KUALA LUMPUR, December 23 (IslamOnline.net) - The traditional Muslim society in Malaysia is still relying on arranged marriages, though many are turning to love as the new means to hook a life partner, experts told IslamOnline.net on Wednesday, December 23.
"Arranged marriages still exist in Malaysia, though it is not the norm by which the younger generation in other states than Kelantan will abide when it comes to find love and get married," said Aisya Ahmad, who hails from Kelantan, one of the states controlled by the Islamic Party of Malaysia.
Aisya, a former lawyer and lecturer, personally believes in love marriages but insists that arranged marriages were still very popular in Kelantan.
"Outside, in the other states, love marriage is the answer, but when it comes to Kelantan, Kedah, Terengganu 60% are arranged marriages," said Aisya, who is involved in a group that acts as middleman in arranged marriages.

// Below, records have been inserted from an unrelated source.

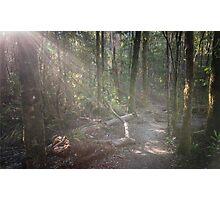 Tahune Bush Walk, Tasmania Photographic Print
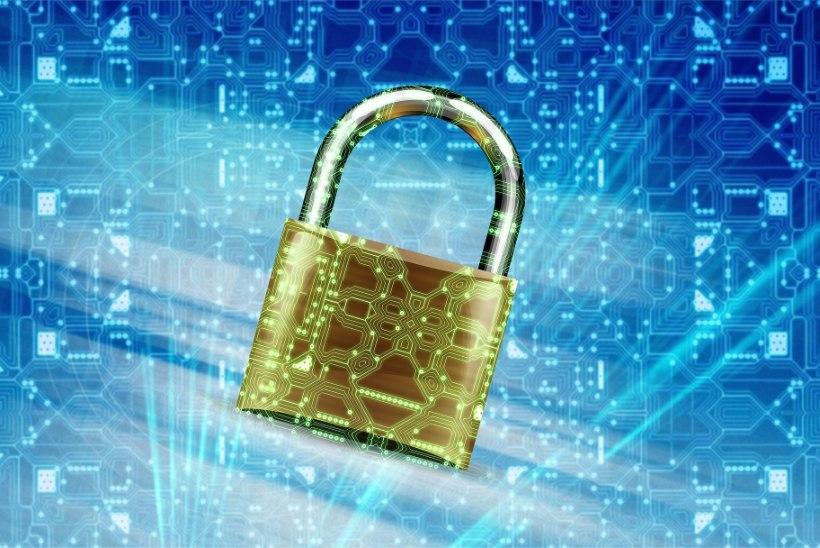Internetti pole vaja karta, kuid sealseid ohte tuleb vältida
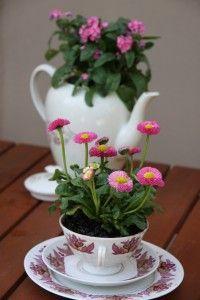 Upcycle coffee service - Altes Kaffeegeschirr in neuer Funktion: als dekorative Pflanzschalen im Garten
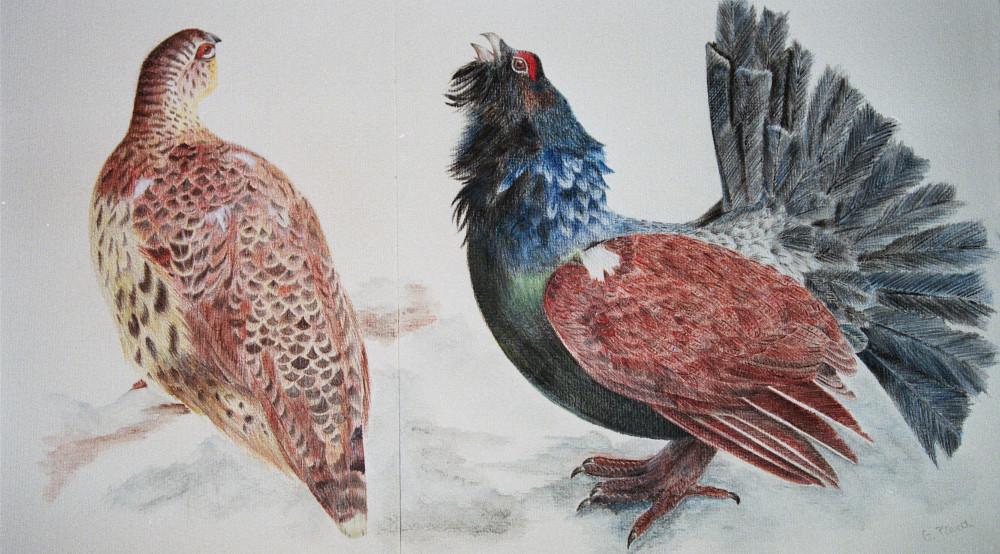Coppia di galli cedroni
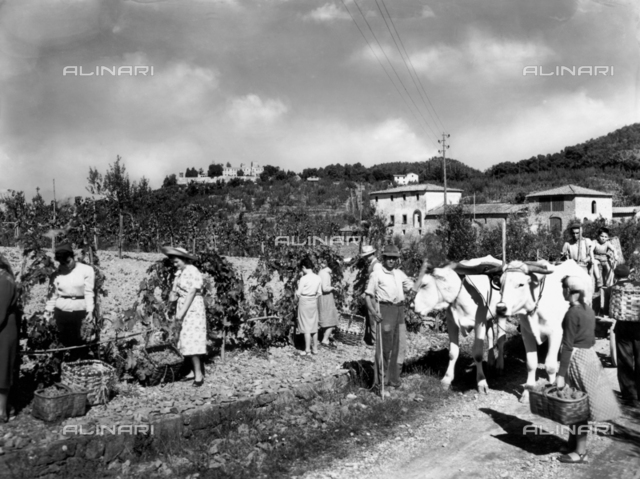 Peasants harvesting grapes in the fields adjacent to Baron Giovanni Ricasoli Firidolfi's castle, in Brolio, in the province of Siena
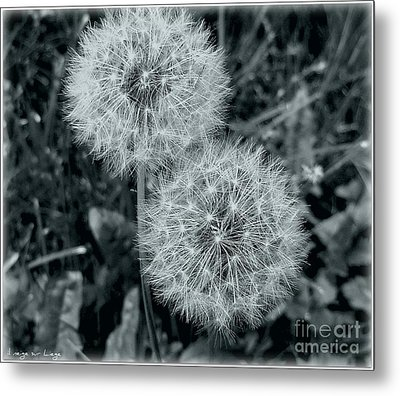 Metal Print featuring the photograph ...and I Huff... And I Puff... by Mariana Costa Weldon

She asserted that arranged marriages are more common in certain states with a majority of Malay-Muslims, while in other states love marriages are becoming the norm.
The 27-year-old lecturer opined that arranged marriages tend to last longer than love ones and that in her state such marriages have the blessings of the younger generations too, especially the males.
Statistics show that the recurrence in divorce cases in recent years in the country involved more young couples who had fallen in love in the first place and were married later.
The extent of the failures in love marriages is now of growing concern to Malaysian authorities, which calls it "spring marriages" due to the speed at which younger generations were getting married and divorced.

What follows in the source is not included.